Biomechanics of Movement in the Japanese Approach to Manicure as a Factor in Reducing Microtrauma

Abstract

The relevance of this study is determined by the growing occupational risks in the beauty industry associated with prolonged static load, repetitive fine-motor movements, and the lack of ergonomically optimized working conditions. Manicurists belong to a professional category with a high frequency of microtraumas of the hands, forearms, and cervical–shoulder area, which reduces their endurance and quality of work. The Japanese approach to manicure, based on the principles of naturalness, delicacy, and motor balance, provides an effective model for preventing musculoskeletal overloads and can be adapted as a benchmark of ergonomic practice in this field.

The aim of the article is to scientifically substantiate the biomechanical principles of manicurist movements in the Japanese technique and to determine their impact on reducing microtraumatization of the musculoskeletal system during professional activity.

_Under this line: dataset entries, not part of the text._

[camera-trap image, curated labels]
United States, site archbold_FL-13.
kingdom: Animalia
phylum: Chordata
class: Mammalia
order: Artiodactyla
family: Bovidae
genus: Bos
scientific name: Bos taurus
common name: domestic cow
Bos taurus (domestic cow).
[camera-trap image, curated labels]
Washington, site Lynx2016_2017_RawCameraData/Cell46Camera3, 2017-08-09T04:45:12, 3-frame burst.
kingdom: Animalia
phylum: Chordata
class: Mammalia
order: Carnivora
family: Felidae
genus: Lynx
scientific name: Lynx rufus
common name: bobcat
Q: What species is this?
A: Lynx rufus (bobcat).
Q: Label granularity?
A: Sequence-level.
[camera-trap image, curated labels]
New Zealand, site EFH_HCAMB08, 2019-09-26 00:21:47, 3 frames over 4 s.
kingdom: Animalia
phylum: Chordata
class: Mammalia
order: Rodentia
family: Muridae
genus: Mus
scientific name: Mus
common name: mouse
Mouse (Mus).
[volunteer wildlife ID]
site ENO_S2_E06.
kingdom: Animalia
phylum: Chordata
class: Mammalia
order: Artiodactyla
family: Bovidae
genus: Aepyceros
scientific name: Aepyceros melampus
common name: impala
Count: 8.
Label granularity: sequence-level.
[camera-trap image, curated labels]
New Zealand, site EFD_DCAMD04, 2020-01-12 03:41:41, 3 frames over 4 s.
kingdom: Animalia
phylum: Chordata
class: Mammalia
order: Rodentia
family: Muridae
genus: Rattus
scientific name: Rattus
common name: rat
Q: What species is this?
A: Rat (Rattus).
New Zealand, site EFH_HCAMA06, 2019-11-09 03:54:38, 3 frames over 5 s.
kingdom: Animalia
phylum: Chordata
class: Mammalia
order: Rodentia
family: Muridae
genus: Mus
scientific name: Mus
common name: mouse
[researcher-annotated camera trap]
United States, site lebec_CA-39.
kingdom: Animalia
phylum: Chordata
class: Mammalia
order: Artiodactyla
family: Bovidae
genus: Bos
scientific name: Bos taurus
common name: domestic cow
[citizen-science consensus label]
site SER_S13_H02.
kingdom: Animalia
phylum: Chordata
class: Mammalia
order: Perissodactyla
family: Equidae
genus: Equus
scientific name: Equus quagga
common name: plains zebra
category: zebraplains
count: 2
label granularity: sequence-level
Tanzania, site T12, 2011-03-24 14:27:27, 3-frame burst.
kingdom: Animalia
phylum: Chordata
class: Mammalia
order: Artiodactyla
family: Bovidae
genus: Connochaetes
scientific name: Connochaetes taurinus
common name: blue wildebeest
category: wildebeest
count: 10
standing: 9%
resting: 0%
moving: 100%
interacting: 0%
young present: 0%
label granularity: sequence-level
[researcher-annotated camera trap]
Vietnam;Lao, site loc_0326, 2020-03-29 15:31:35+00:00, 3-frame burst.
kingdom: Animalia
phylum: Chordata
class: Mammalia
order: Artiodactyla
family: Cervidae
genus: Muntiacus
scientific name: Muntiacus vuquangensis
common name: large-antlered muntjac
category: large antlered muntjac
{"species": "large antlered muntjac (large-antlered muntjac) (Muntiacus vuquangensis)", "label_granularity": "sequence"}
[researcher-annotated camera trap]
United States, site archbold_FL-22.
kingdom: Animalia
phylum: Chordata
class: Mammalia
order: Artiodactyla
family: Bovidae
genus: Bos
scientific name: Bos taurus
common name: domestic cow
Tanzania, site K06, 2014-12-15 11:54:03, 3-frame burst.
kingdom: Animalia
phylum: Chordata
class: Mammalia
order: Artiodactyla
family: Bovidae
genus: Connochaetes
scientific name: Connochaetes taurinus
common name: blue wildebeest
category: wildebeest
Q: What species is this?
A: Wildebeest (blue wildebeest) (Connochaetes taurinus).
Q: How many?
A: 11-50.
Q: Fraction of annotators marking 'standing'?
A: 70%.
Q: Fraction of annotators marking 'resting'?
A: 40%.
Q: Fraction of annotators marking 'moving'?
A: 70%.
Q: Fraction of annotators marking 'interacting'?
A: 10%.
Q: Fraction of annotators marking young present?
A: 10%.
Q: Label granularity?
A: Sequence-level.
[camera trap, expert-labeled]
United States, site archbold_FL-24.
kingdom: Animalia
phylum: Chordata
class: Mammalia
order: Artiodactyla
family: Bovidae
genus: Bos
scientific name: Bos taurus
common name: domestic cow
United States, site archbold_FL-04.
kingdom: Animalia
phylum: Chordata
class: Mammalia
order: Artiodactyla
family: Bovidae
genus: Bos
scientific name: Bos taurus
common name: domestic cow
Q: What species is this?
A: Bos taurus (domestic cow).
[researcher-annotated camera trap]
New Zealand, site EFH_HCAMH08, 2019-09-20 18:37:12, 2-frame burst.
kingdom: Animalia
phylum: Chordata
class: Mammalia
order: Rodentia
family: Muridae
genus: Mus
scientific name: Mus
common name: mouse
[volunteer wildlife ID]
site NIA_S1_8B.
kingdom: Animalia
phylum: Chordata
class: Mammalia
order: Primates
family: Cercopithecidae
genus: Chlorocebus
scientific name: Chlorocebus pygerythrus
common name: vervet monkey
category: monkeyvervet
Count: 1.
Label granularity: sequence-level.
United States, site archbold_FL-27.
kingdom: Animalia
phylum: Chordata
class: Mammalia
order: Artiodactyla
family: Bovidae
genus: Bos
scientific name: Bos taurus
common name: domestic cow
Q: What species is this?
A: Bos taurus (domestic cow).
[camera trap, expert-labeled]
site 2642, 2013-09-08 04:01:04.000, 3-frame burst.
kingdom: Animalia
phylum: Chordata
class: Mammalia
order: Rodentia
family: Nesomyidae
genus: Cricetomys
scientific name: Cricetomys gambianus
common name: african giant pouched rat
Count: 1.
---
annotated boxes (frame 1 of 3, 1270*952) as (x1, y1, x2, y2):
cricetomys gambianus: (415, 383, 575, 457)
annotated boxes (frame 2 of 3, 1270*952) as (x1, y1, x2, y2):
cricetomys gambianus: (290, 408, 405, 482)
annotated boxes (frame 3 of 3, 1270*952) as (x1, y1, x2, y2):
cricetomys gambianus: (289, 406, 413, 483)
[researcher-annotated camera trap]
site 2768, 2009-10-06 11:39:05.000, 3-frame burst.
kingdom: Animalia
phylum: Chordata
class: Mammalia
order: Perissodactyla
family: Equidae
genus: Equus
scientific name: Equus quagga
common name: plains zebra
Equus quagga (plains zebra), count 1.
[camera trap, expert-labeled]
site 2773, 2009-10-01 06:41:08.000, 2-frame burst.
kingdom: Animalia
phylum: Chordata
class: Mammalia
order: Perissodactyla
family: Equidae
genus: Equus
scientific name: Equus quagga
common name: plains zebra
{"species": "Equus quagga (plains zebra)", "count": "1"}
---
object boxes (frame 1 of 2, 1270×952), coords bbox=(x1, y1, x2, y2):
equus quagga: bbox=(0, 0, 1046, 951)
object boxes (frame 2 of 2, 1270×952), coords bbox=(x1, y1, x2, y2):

Methods. The research methodology is based on systemic, anatomical–physiological, and ergonomic approaches using observation, biomechanical analysis, structural comparison, content analysis, and empirical data generalization. To assess the effectiveness of working postures and motor patterns, criteria of body symmetry, load distribution, and micromovement stability were applied.

Results. The study identifies optimal anatomical and physiological parameters of working posture, rhythm, and movement amplitude that reduce tension in the forearm, wrist, and cervical–shoulder muscles. It has been proven that a symmetrical body position, neutral wrist alignment, and regulated rhythm and breaks promote stable motor balance and prevent microtrauma development. Scientific and practical recommendations are provided for optimizing workplace ergonomics, selecting tools with a balanced center of gravity, and introducing microbreaks to maintain muscle regeneration.

Conclusions. Ergonomic work organization and biomechanically precise movements ensure not only high procedural accuracy but also long-term preservation of the practitioner’s functional stability. Movement optimization is regarded as the foundation of a culture of safe labor in aesthetic services.

Prospects for further research include the development of digital biomechanical simulators for training safe motor patterns, standardization of ergonomic parameters for manicurists’ workplaces, and interdisciplinary investigation of the impact of prolonged static loads on the cognitive and motor efficiency of beauty industry professionals.